Natural Solutions For Sleep
When designing a protocol for sleep using natural solutions, it is important to evaluate several sleep factors, including severity, duration, sleep patterns, diet, medications, exercise, hormonal status, and current stress levels. After these have been established, natural solutions for sleep and general wellness can be implemented. While melatonin is still popular for many people to fall asleep, statistically speaking, it does not do a great job of keeping you asleep. It just does not last long enough in your sleep receptors. The following natural solutions provide much better results without side effects for various levels of insomnia.
- CBD oil – in my professional opinion, I have not seen another natural product to rival the effectiveness of full-spectrum pharmaceutical-grade CBD oil for sleep. The sublingual liquid tincture appears to enter the bloodstream faster, bypass the liver and stomach and bind to the targeted brain receptors via the endocannabinoid system and do its job to induce REM sleep.
- Magnesium – again, this mineral is highly recommended for anyone who has sleep issues. It does a great job of inducing relaxation and reducing nervous tension in the muscles.

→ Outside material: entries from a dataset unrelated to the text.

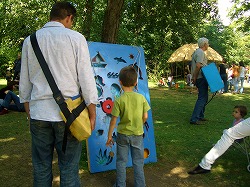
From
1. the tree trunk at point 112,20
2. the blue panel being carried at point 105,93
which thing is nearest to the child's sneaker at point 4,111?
the tree trunk at point 112,20

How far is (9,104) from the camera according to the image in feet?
26.1

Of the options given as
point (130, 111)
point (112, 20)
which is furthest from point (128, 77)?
point (112, 20)

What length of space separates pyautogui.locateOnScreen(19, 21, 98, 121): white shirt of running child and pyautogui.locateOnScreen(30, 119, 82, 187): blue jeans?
0.31 ft

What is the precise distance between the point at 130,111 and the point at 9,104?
5.77 meters

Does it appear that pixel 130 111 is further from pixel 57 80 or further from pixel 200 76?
pixel 200 76

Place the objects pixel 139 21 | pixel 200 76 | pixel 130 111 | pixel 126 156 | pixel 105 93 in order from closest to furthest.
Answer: pixel 130 111, pixel 126 156, pixel 105 93, pixel 200 76, pixel 139 21

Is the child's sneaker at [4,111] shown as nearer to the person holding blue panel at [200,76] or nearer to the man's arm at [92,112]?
the person holding blue panel at [200,76]

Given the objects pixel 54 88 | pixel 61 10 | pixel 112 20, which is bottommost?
pixel 54 88

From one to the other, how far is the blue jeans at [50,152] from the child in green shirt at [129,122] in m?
0.74

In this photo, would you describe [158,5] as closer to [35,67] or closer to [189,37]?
[35,67]

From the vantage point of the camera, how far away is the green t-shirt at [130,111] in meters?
3.15

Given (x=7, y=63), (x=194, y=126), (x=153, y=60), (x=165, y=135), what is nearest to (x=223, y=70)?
(x=194, y=126)

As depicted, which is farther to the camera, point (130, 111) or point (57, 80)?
point (130, 111)

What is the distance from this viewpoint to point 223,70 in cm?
1351
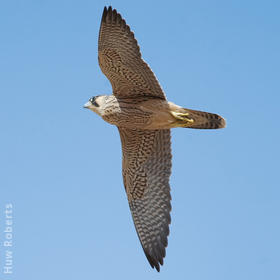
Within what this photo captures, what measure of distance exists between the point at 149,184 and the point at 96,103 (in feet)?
6.37

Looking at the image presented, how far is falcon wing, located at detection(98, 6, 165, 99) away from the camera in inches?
346

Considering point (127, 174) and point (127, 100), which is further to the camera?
point (127, 174)

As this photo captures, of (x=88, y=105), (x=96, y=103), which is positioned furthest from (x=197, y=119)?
(x=88, y=105)

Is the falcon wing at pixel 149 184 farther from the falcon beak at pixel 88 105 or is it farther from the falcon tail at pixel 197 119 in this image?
the falcon beak at pixel 88 105

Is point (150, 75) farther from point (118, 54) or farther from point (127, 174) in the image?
point (127, 174)

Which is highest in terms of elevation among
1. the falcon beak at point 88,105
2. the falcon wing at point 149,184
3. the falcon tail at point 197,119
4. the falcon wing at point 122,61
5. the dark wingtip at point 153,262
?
the falcon wing at point 122,61

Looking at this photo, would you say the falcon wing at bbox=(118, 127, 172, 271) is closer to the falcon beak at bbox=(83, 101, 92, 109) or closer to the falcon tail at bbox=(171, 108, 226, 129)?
the falcon tail at bbox=(171, 108, 226, 129)

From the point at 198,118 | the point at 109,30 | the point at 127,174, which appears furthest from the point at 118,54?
the point at 127,174

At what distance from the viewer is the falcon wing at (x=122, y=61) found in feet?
28.8

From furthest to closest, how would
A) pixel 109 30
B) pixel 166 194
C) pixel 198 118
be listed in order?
1. pixel 166 194
2. pixel 198 118
3. pixel 109 30

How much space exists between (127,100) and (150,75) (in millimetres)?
732

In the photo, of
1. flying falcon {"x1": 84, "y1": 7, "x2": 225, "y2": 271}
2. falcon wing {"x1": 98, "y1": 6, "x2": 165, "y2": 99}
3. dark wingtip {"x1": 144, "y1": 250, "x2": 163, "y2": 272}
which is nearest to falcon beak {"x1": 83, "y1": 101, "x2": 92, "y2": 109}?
flying falcon {"x1": 84, "y1": 7, "x2": 225, "y2": 271}

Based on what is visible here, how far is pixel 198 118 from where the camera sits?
9.43 metres

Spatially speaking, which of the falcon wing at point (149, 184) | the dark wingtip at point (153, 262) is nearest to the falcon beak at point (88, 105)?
the falcon wing at point (149, 184)
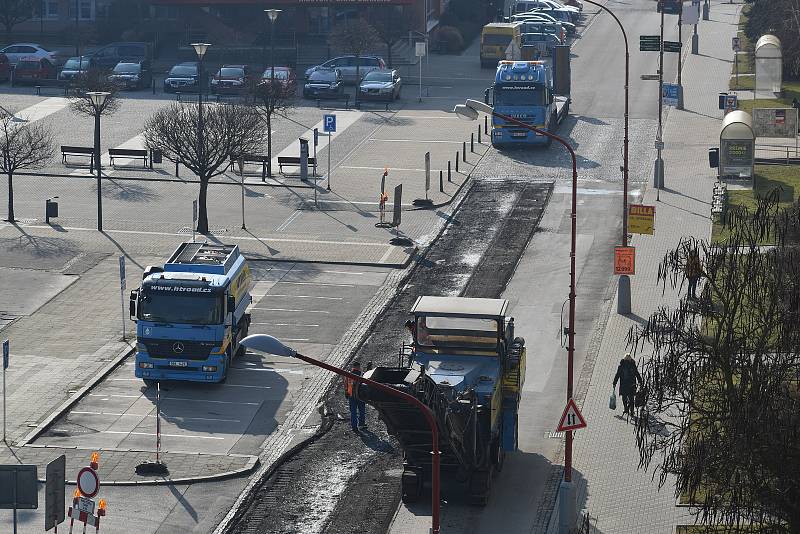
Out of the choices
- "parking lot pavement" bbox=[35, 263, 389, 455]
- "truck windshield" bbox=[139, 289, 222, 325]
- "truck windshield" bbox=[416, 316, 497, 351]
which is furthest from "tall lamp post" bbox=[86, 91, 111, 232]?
"truck windshield" bbox=[416, 316, 497, 351]

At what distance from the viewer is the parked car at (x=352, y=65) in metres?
75.1

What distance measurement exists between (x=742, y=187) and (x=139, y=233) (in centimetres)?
2122

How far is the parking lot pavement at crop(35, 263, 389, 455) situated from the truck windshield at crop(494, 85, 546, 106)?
2041 cm

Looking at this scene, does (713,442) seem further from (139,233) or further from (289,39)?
(289,39)

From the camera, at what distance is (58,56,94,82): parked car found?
74.5m

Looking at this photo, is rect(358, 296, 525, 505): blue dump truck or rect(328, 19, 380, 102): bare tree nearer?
rect(358, 296, 525, 505): blue dump truck

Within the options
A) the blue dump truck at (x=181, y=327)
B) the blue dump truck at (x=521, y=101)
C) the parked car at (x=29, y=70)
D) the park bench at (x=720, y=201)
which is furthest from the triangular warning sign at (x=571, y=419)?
the parked car at (x=29, y=70)

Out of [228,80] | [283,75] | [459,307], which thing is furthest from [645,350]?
[228,80]

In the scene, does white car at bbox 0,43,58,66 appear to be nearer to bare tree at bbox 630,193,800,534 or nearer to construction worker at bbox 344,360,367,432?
construction worker at bbox 344,360,367,432

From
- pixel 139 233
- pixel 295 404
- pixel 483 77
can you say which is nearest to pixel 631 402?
pixel 295 404

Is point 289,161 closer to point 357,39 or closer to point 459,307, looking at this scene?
point 357,39

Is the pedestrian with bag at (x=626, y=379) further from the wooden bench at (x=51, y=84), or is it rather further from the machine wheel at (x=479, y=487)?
the wooden bench at (x=51, y=84)

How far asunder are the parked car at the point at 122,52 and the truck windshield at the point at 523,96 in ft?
76.7

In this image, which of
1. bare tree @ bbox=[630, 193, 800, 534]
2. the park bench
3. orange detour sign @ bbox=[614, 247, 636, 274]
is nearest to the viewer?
bare tree @ bbox=[630, 193, 800, 534]
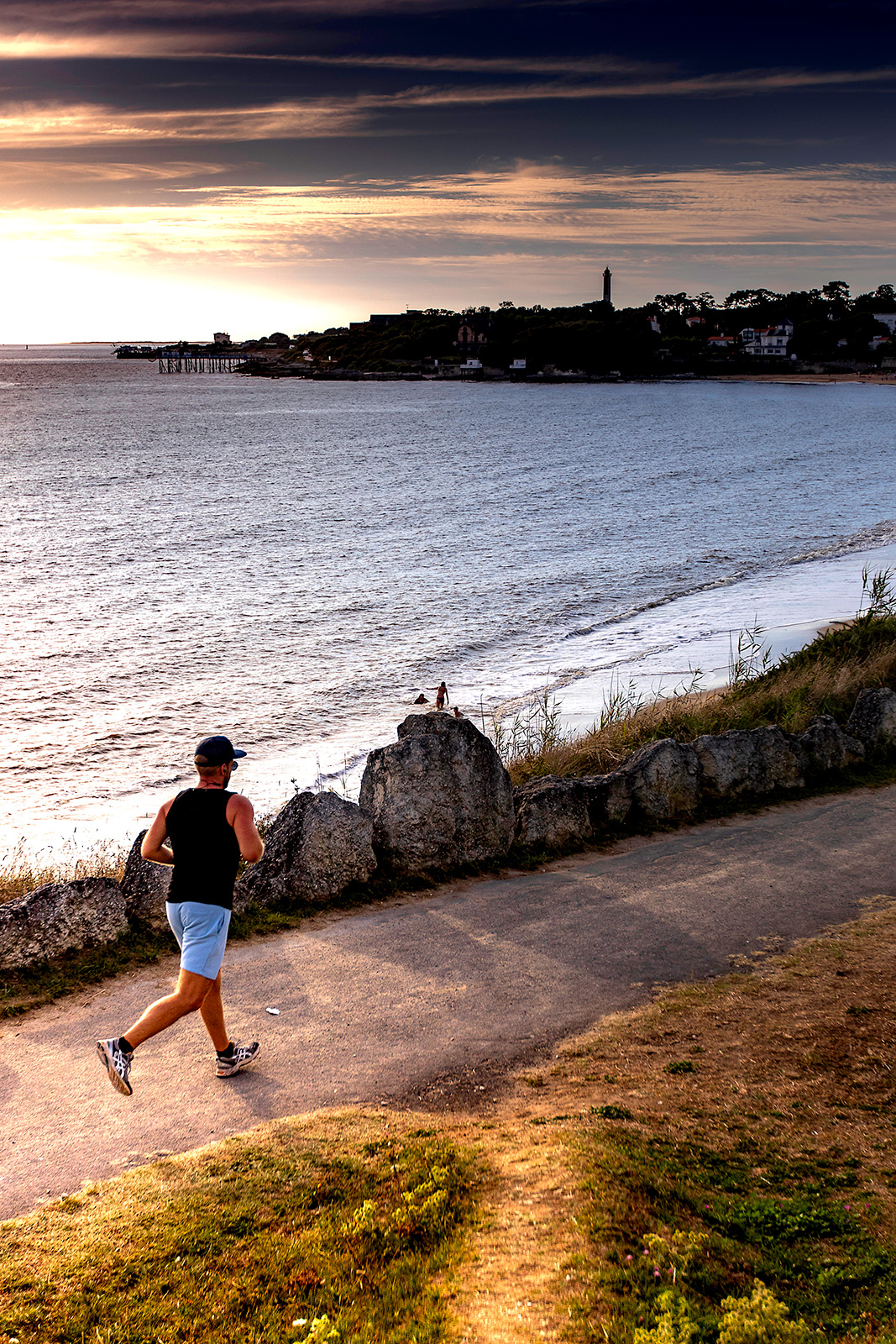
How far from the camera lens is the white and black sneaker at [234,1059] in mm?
6031

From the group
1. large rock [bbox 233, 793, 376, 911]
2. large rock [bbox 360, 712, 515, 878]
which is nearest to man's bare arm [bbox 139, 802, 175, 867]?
large rock [bbox 233, 793, 376, 911]

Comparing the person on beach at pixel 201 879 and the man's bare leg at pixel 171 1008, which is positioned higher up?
the person on beach at pixel 201 879

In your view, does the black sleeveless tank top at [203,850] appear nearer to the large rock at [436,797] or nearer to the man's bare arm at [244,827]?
the man's bare arm at [244,827]

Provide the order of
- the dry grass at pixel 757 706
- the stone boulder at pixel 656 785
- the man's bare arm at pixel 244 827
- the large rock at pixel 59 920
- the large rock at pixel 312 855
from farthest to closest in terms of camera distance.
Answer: the dry grass at pixel 757 706
the stone boulder at pixel 656 785
the large rock at pixel 312 855
the large rock at pixel 59 920
the man's bare arm at pixel 244 827

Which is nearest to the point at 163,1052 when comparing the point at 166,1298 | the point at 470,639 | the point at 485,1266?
the point at 166,1298

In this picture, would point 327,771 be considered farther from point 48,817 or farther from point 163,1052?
point 163,1052

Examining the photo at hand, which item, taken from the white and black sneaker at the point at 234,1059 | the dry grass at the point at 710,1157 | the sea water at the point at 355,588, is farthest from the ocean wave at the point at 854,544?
the white and black sneaker at the point at 234,1059

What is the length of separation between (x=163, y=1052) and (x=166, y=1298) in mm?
2549

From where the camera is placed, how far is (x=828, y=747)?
11.5 metres

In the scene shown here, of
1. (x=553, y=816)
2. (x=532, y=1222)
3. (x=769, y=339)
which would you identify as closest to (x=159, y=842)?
(x=532, y=1222)

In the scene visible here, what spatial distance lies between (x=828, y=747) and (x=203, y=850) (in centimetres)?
824

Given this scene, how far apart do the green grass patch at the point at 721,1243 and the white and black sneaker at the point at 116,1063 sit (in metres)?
2.62

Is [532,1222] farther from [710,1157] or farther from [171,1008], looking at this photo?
[171,1008]

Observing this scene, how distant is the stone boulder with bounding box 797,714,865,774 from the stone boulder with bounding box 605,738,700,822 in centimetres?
166
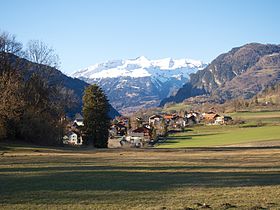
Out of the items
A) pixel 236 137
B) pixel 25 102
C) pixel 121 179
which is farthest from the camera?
pixel 236 137

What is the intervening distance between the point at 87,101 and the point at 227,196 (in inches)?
2102

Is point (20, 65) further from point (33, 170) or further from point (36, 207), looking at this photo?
point (36, 207)

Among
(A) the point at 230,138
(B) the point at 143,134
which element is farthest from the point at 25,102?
(B) the point at 143,134

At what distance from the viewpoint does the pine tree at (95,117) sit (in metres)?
68.1

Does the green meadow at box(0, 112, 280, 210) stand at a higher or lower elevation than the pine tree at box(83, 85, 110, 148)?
lower

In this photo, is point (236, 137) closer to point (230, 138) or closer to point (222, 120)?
point (230, 138)

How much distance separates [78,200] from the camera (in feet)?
51.3

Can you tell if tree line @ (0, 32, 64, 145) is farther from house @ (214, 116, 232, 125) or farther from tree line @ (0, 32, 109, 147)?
house @ (214, 116, 232, 125)

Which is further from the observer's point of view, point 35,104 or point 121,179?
point 35,104

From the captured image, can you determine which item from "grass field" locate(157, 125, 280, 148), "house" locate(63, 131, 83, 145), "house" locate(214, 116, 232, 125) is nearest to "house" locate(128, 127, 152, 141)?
"grass field" locate(157, 125, 280, 148)

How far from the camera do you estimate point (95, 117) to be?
68.0 metres

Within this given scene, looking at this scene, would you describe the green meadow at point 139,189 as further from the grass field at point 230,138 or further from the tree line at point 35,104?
the grass field at point 230,138

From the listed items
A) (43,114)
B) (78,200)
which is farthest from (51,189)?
(43,114)

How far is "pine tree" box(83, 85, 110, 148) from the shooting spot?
6812 centimetres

- Sleep Perfect Formula is one of the most innovative blends of nutrients that promotes soothing and restful sleep. It supports healthy circadian rhythms and relaxes the entire body. Some of the key ingredients include valerian root, GABA, L-theanine,5-HTP, chamomile, hops, and passionflower. It also includes 3 mg of melatonin.
Generally speaking, there are no hard and fast rules about how much sleep is enough because every person’s needs are different. Some people can function on as little as five hours, while others perform best with nine or ten. Most adults require 7 to 8 hours to feel refreshed and operate at peak efficiency. Children and adolescents require more sleep. Seniors tend to sleep less through the night and awaken earlier than young people.